■ **WHAT YOU ARE ASKED TO DO**:
Answer these questions using the text below on the Company's suspended operations and results of operations.
1. On what date did the Company suspend its operations?
2. Approximately how much did research and development cost during the thirty-six month period?
3. About how much in bankruptcy administration costs was included in selling, general and administrative expenses?

■ **TEXT BLOCK**:
On October 15, 1997, the Company suspended its operations, pending its April 28,
1999 reorganization discussed above.

Results of Operations

         During the thirty-six month period from October 1. 1994 to September
30, 1997, the Registrant's revenues from sales aggregated to approximately
$56,500 (inclusive of interest revenues) as contrasted to the cost and expenses
of operations during this thirty-six month period aggregating approximately
$6,775,700. Of these costs and expenses, research and development during this
thirty-six month period aggregated approximately $3,338,600; selling, general
and administrative expenses totaled approximately $3,092,300, and interest and
amortization of debt cost aggregated approximately $152,700, for a total of
$6,583,600. Included in the $3,092,300 were the bankruptcy administration costs
of approximately $260,000, which cost should be non-recurring.

         The following is an analysis of the results of operations for the last
three fiscal years ended September 30, 1997, 1996 and 1995.

■ **DATA SECTION**:
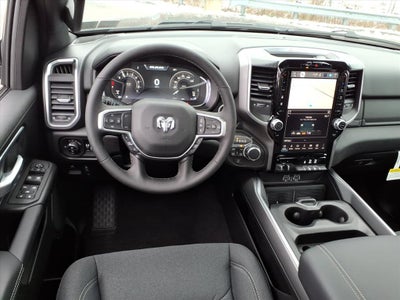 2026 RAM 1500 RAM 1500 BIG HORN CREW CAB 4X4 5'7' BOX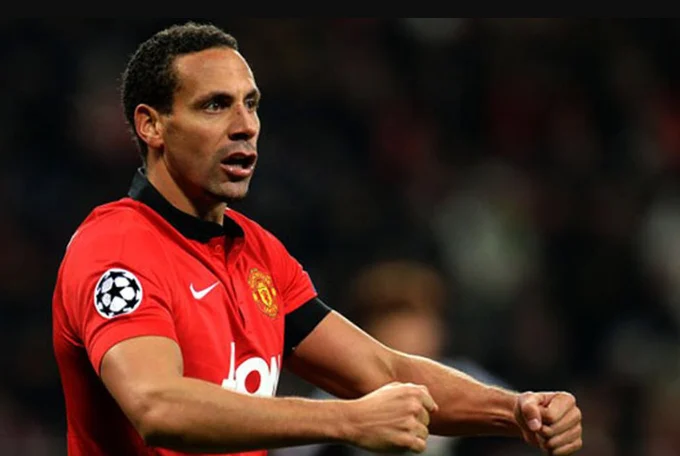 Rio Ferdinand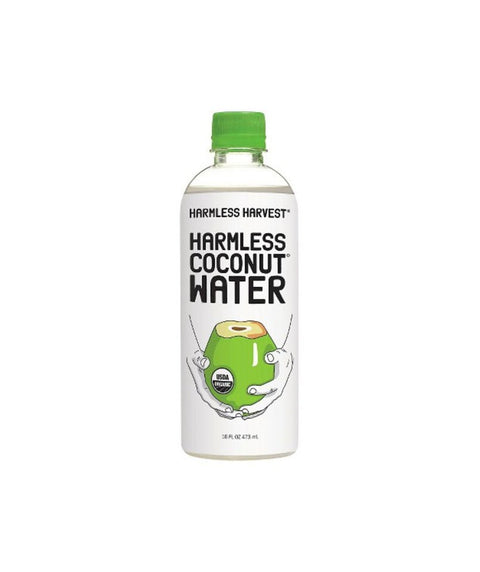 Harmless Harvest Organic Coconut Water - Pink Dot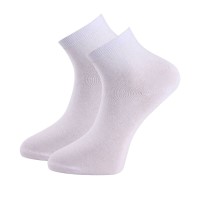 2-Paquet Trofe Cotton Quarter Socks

--

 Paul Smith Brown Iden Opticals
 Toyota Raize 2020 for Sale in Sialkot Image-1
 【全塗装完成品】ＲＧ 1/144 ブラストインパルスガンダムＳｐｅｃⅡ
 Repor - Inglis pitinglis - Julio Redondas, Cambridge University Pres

---

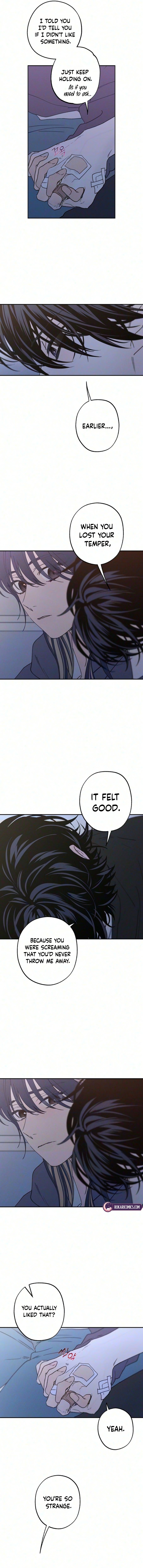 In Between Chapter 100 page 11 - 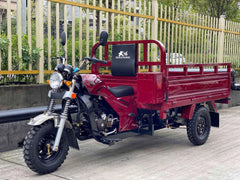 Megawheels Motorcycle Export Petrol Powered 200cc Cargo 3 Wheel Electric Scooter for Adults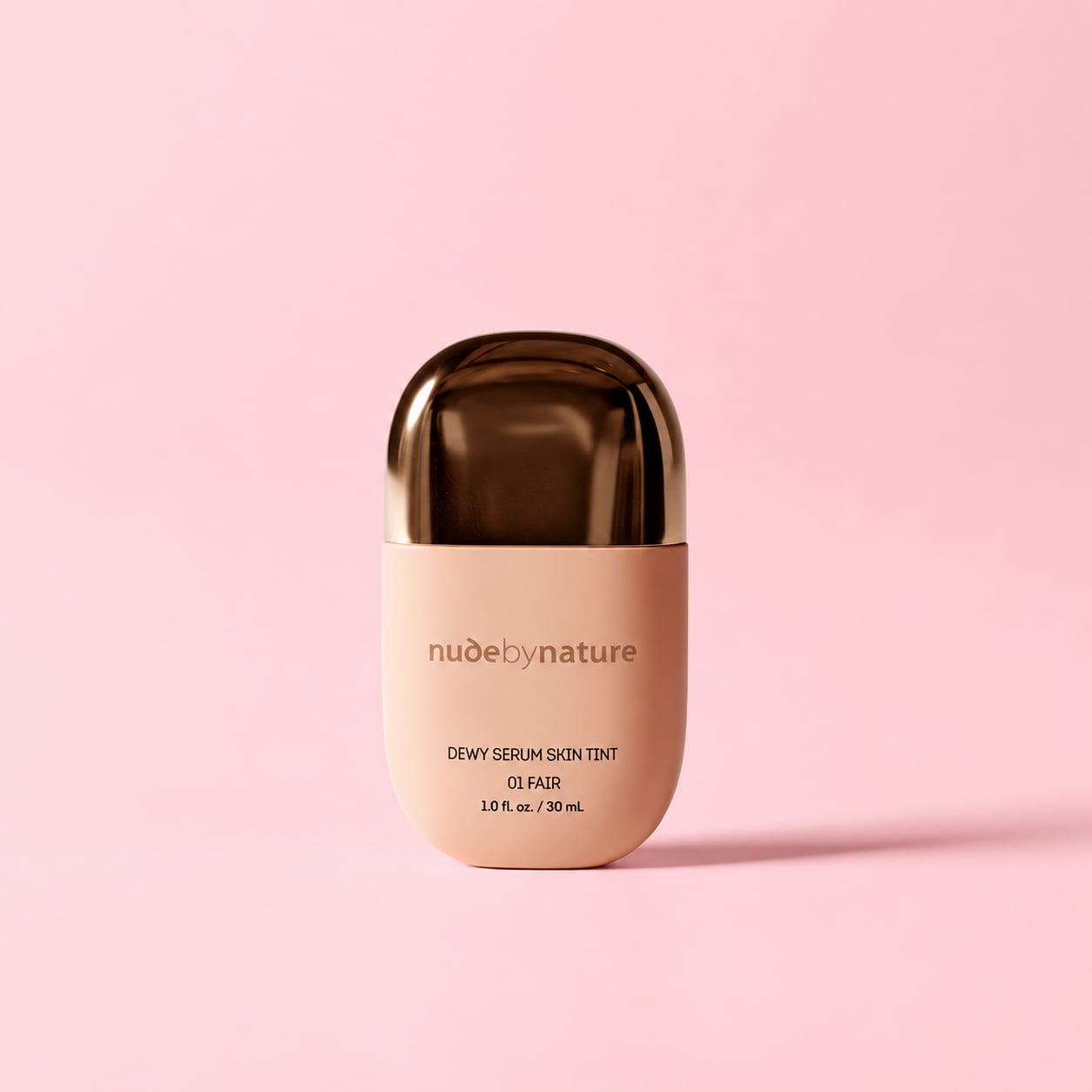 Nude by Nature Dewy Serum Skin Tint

■ **PROBLEM SOLUTION**:
1. October 15, 1997
2. Approximately $3,338,600
3. Approximately $260,000